There is no doubt that the next two decades will bring about ever more exciting developments in computing and corpus linguistics. By adopting a universally-known standard for the new Helsinki Corpus, the HC XML team wanted to ensure that the corpus would live on and remain a viable diagnostic resource for decades to come. For this to happen, we must make sure that when the time comes to update the Helsinki Corpus to reflect the standards of the new day, there will once again be a team dedicated to old texts and new technologies in equal measure.

References:

Kytö, Merja (comp.). 1996 (1991). Manual to the Diachronic Part of the Helsinki Corpus of English Texts: Coding Conventions and Lists of Source Texts. (3rd ed.). Helsinki: Department of English, University of Helsinki.

Rissanen, Matti, Merja Kytö and Minna Palander-Collin (eds.). 1993. Early English in the Computer Age: Explorations through the Helsinki Corpus. Berlin and New York: Mouton de Gruyter.

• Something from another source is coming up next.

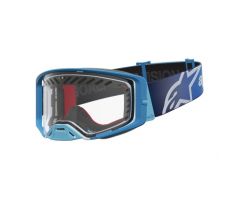 okuliare-alpinestars-supertech-dura-air-fluid-modra-strieborna-cire-plexi-M150-1222-mxsport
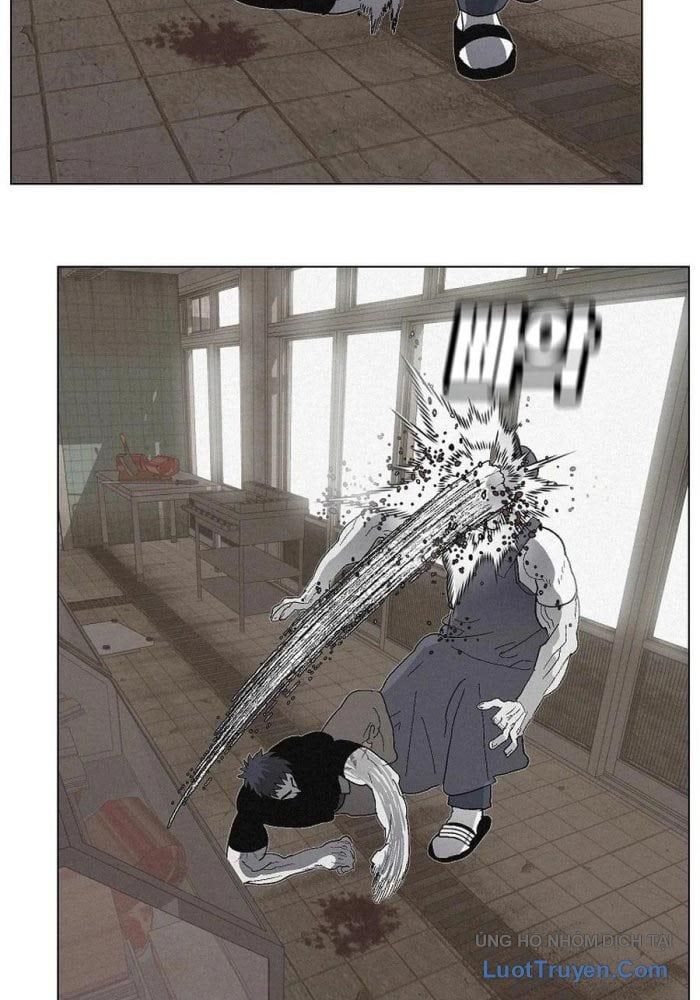 Sát Thủ Trung Sĩ Kim Chap 8 - Next Chap 9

Romaine, S. 1982. Sociohistorical Linguistics: Its Status and Methodology. Cambridge: Cambridge University Press.

Samuels, M. L. 1975. Linguistic Evolution, with Special Reference to English. Cambridge: Cambridge University Press.

Weinreich, U., W. Labov and M. Y. Herzog. 1968. ‘Empirical foundations for a theory of language change’, in: W. P. Lehmann and Y. Malkiel (eds), Directions for Historical Linguistics: a Symposium. Austin, Texas: University of Texas Press, 95-195.